» **Exercise text**:
[Start of section]

The Red Cockatoo
March 15th, 2006
It’s heartening to see a German drama that isn’t about World War II, but compared to the Holocaust, the building of the Berlin Wall has rather less oomph. This abortive love story from Dresden ‘61 is terribly by the numbers: ah, now the young hero meets the youthful revolutionaires, now he falls in love, now he learns a lesson about responsibility etc. And the ending is telegraphed through helpful intertitles that announce, “3 weeks to the building of the Wall.” For a premiere, they didn’t have enough free booze.
Die Nibelungen: Kriemhild’s Revenge
March 13th, 2006
Jaw-droppingly awesome. Only downside: people in 1924 simply weren’t as quick in reading images, and it shows. Part of me wants to re-edit the damn thing, this one and the first part down, bring them down to two hours instead of five. It would be the greatest thing you ever saw.
Hmm. I wonder what the legal implications would be. Isn’t this stuff in the public domain?
Home
March 10th, 2006
I have a coupla things to say about Matt Zoller Seitz’s feature, but I’m in a hurry. It was surprisingly good.

[End of section]

» **Given data**:
[Start of section]

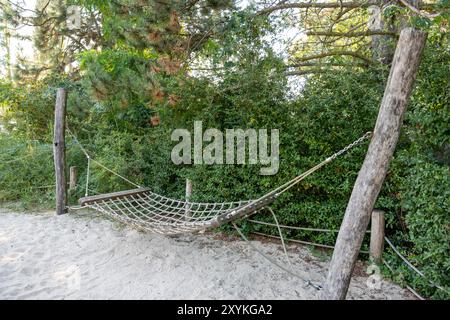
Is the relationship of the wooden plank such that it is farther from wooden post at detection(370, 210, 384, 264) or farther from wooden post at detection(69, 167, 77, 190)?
wooden post at detection(370, 210, 384, 264)

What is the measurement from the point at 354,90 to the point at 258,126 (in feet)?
Result: 3.00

[End of section]

» **To do**:
A - Decide whether each statement agrees with the film reviews: (i) the premiere of The Red Cockatoo offered enough free alcohol; (ii) the writer would like to shorten the two Nibelungen films to two hours; (iii) The Red Cockatoo's love story is set in Dresden. Answer yes or no for each, quoting the deciding words.
B - Swap "Dresden" for "Leipzig" in the film reviews and write out everything from "The Red Cockatoo" down to "you ever saw.".
Rely on the film reviews alone.

» **Your responses**:
A -
(i) No: "For a premiere, they didn’t have enough free booze."
(ii) Yes: "bring them down to two hours instead of five."
(iii) Yes: "This abortive love story from Dresden ‘61"

B -
The Red Cockatoo
March 15th, 2006
It’s heartening to see a German drama that isn’t about World War II, but compared to the Holocaust, the building of the Berlin Wall has rather less oomph. This abortive love story from Leipzig ‘61 is terribly by the numbers: ah, now the young hero meets the youthful revolutionaires, now he falls in love, now he learns a lesson about responsibility etc. And the ending is telegraphed through helpful intertitles that announce, “3 weeks to the building of the Wall.” For a premiere, they didn’t have enough free booze.
Die Nibelungen: Kriemhild’s Revenge
March 13th, 2006
Jaw-droppingly awesome. Only downside: people in 1924 simply weren’t as quick in reading images, and it shows. Part of me wants to re-edit the damn thing, this one and the first part down, bring them down to two hours instead of five. It would be the greatest thing you ever saw.